DESPITE improvements in recent years, the borough is still, as Bronx lawmakers kept saying, troubled by high rates of poverty, unemployment and poor health.
Surely not even the harshest of the Yankees' detractors could think that a baseball team has the ability to eradicate poverty and urban disease, although the team is an oasis of wealth, celebrity and power, and Mr. Steinbrenner has a history of playing hard and fast with the city. The result is resentment.
But there are some obvious concerns, though not examined in any depth. Council critics of the plan want the Metro-North station renovated to discourage driving and favor creating fewer parking spaces (though the stadium neighborhood is flooded with cars on game days right now).
They also want more parkland to compensate for the 22 acres that would go to the new stadium, and more job guarantees. The team has committed to making sure that at least a quarter of the plan's construction jobs and new permanent jobs go to Bronx residents.
There is another avenue of suspicion, unexplored on Tuesday but discussed plenty around City Hall: the Yankee plan for community resources, specifically how they will be distributed, and to whom.
The team would provide, in each of 40 years, $700,000 in cash grants for community organizations, $100,000 for maintenance of parks in the stadium area, $100,000 worth of equipment for youth and sports groups, and 15,000 Yankee tickets for the community.
A nonprofit group headed by a "person of stature," as Mr. Levine put it, would determine who gets the team's largess. The group would be made up of people selected by the Yankees and Bronx elected officials.
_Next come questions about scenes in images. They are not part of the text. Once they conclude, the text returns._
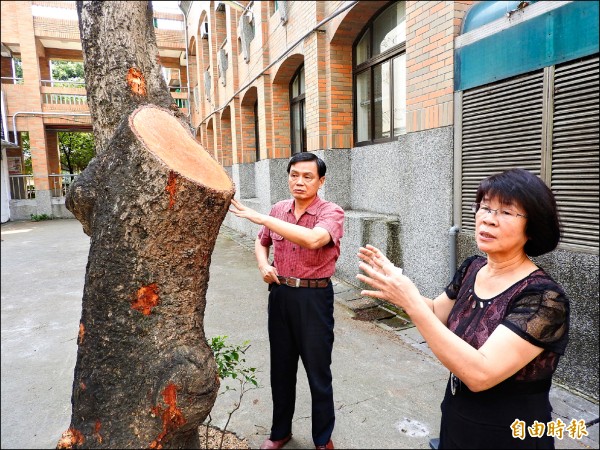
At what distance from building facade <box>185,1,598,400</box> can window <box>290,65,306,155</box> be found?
0.10 m

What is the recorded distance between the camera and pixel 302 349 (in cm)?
246

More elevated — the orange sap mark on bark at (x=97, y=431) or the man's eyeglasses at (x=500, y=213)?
the man's eyeglasses at (x=500, y=213)

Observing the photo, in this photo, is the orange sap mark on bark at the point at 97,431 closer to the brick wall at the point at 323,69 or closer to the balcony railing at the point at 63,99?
the brick wall at the point at 323,69

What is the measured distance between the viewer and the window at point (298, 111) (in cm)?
927

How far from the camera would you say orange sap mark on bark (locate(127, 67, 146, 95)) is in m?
2.27

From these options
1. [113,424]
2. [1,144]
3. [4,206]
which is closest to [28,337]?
[113,424]

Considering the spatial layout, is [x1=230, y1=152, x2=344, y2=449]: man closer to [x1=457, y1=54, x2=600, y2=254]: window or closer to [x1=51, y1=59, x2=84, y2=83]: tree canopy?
[x1=457, y1=54, x2=600, y2=254]: window

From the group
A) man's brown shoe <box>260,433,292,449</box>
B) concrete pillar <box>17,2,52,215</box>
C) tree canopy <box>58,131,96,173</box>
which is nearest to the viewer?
man's brown shoe <box>260,433,292,449</box>

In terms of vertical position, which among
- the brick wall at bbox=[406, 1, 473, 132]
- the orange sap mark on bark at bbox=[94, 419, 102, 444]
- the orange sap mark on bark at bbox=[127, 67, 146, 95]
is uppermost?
the brick wall at bbox=[406, 1, 473, 132]

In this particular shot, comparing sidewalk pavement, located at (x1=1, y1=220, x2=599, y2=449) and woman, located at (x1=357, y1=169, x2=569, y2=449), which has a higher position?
woman, located at (x1=357, y1=169, x2=569, y2=449)

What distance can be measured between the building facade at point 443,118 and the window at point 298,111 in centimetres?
10

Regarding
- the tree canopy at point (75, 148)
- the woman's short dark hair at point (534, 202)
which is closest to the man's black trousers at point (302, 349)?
the woman's short dark hair at point (534, 202)

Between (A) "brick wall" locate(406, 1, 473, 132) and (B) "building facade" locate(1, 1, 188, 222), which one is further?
(B) "building facade" locate(1, 1, 188, 222)

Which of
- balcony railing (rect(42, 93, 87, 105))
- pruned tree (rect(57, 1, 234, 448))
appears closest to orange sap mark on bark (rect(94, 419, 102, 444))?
pruned tree (rect(57, 1, 234, 448))
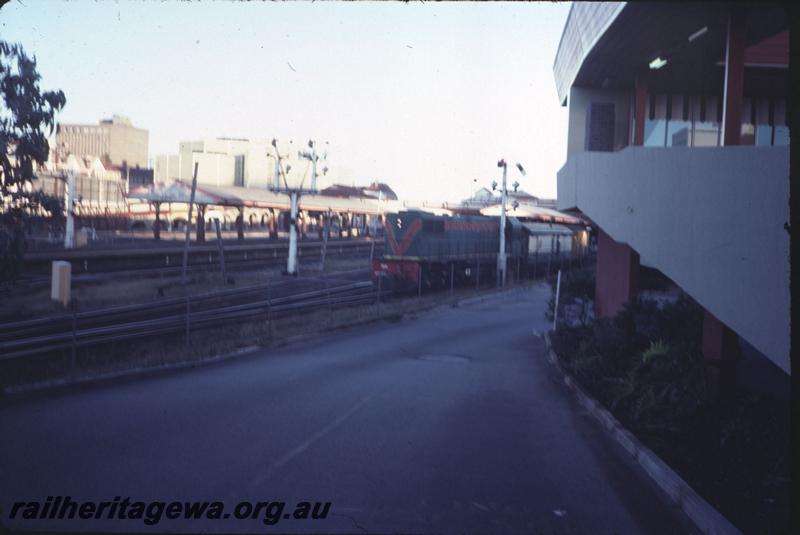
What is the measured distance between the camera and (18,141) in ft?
22.0

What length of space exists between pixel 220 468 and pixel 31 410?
434 cm

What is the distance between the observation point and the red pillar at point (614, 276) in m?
15.6

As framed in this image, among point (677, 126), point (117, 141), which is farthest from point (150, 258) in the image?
point (117, 141)

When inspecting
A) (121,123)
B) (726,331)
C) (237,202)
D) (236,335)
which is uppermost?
(121,123)

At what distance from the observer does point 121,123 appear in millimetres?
78625

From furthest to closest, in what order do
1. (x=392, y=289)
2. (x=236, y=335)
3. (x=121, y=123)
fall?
(x=121, y=123) < (x=392, y=289) < (x=236, y=335)

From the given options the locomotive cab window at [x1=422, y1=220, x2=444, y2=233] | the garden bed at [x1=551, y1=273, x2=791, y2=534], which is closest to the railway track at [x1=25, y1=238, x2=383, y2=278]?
the locomotive cab window at [x1=422, y1=220, x2=444, y2=233]

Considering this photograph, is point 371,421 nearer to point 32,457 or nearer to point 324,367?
point 32,457

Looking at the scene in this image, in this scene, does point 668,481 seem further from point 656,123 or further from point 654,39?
point 656,123

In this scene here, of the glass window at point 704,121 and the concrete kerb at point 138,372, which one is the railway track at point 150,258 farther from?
the glass window at point 704,121

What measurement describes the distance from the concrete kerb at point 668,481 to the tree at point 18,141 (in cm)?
653

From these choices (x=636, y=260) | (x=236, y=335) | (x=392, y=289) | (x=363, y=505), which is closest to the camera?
(x=363, y=505)

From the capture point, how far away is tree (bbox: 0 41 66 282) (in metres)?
6.56

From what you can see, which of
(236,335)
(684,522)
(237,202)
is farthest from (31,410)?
(237,202)
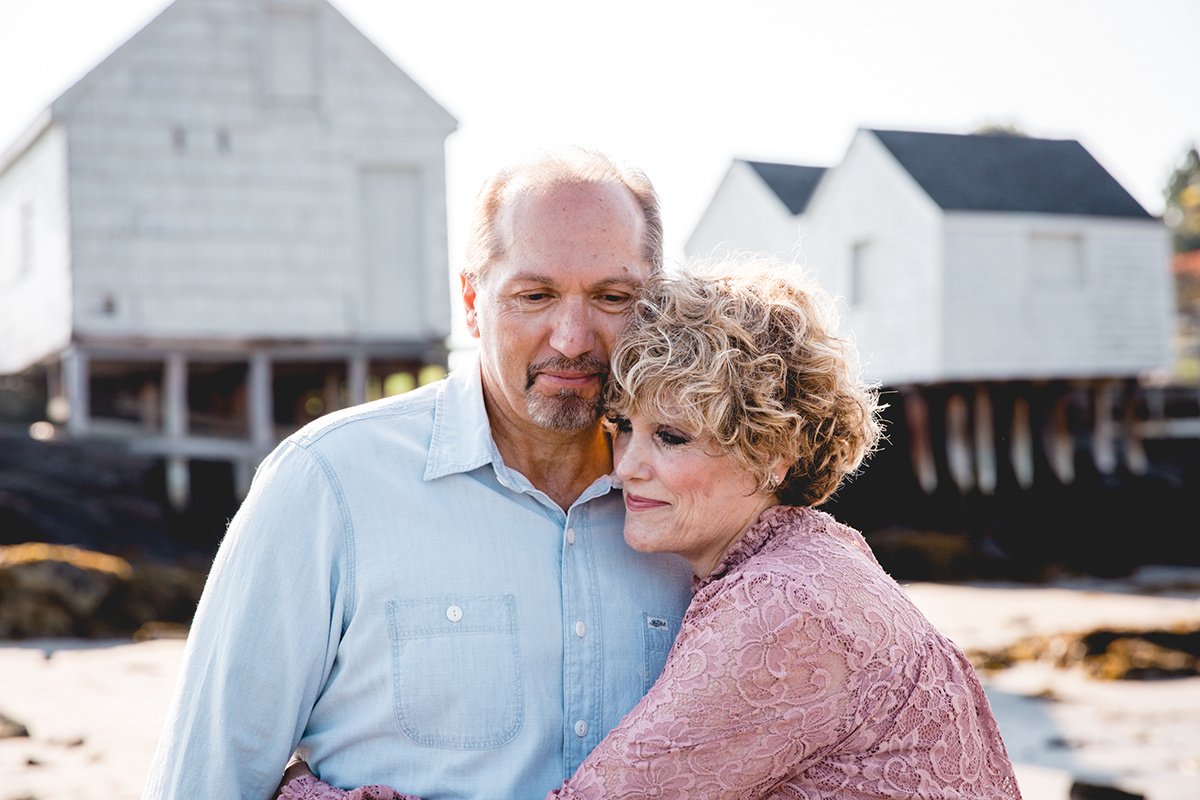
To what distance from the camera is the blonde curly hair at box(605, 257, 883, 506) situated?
9.21 feet

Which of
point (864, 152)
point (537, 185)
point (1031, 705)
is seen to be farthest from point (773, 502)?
point (864, 152)

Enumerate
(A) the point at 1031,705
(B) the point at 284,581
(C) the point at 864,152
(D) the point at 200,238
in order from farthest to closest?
(C) the point at 864,152 → (D) the point at 200,238 → (A) the point at 1031,705 → (B) the point at 284,581

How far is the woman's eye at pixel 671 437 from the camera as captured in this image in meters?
2.91

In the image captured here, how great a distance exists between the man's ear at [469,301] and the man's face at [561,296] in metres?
0.22

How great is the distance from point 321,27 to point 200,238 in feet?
11.3

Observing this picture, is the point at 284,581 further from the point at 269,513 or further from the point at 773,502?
the point at 773,502

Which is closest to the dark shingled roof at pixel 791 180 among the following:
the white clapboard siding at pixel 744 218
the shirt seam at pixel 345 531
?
the white clapboard siding at pixel 744 218

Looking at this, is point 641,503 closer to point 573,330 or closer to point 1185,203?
point 573,330

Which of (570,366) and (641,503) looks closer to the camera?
(641,503)

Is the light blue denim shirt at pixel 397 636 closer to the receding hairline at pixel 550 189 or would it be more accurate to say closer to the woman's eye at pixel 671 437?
the woman's eye at pixel 671 437

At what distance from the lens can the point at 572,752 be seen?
9.28 ft

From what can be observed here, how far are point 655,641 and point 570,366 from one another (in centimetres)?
65

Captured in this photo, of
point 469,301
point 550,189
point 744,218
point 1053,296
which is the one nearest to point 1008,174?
point 1053,296

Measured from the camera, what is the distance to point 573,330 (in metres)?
3.04
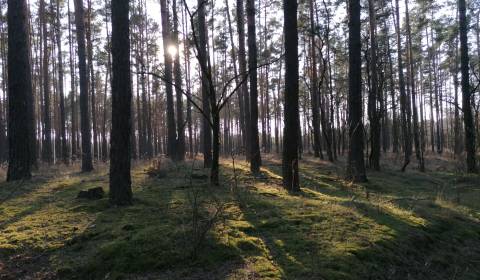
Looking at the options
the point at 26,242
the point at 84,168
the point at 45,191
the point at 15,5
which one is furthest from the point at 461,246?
the point at 84,168

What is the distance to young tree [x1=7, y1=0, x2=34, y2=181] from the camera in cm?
986

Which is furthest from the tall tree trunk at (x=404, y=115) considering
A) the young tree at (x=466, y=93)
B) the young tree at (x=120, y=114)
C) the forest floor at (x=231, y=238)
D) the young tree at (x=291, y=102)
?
the young tree at (x=120, y=114)

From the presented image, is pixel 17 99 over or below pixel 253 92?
below

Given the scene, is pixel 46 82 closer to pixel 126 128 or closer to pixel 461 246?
pixel 126 128

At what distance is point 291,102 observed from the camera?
893 centimetres

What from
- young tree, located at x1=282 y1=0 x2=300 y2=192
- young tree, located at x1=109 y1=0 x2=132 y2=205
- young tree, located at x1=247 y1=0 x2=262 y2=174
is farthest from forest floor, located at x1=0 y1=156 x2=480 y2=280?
young tree, located at x1=247 y1=0 x2=262 y2=174

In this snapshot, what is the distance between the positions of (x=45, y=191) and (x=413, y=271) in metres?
7.24

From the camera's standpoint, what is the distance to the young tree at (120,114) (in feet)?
21.2

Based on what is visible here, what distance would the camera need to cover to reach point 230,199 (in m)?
6.98

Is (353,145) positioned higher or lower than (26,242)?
higher

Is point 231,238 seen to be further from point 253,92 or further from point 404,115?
point 404,115

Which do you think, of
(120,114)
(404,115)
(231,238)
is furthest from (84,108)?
(404,115)

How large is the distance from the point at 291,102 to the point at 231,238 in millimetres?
4691

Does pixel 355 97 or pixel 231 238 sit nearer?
pixel 231 238
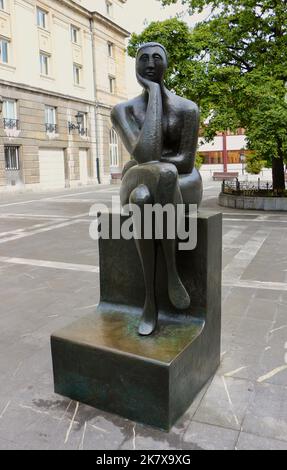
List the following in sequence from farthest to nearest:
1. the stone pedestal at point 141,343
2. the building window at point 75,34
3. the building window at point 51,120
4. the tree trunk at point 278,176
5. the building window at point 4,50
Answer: the building window at point 75,34, the building window at point 51,120, the building window at point 4,50, the tree trunk at point 278,176, the stone pedestal at point 141,343

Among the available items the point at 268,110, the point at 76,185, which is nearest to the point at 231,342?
the point at 268,110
To help sell the city on its stadium plan, the Yankees felt compelled to hire the lawyer for the Bronx Democratic organization, Stanley K. Schlein, and a consulting group headed by the former Bronx Democratic leader, Roberto Ramirez. So there is some understandable concern around town, not just in the Bronx — about what would, if it were government money, be called pork.
As the councilman said, the name of the issue is green, even if reduced to the inevitable black and white.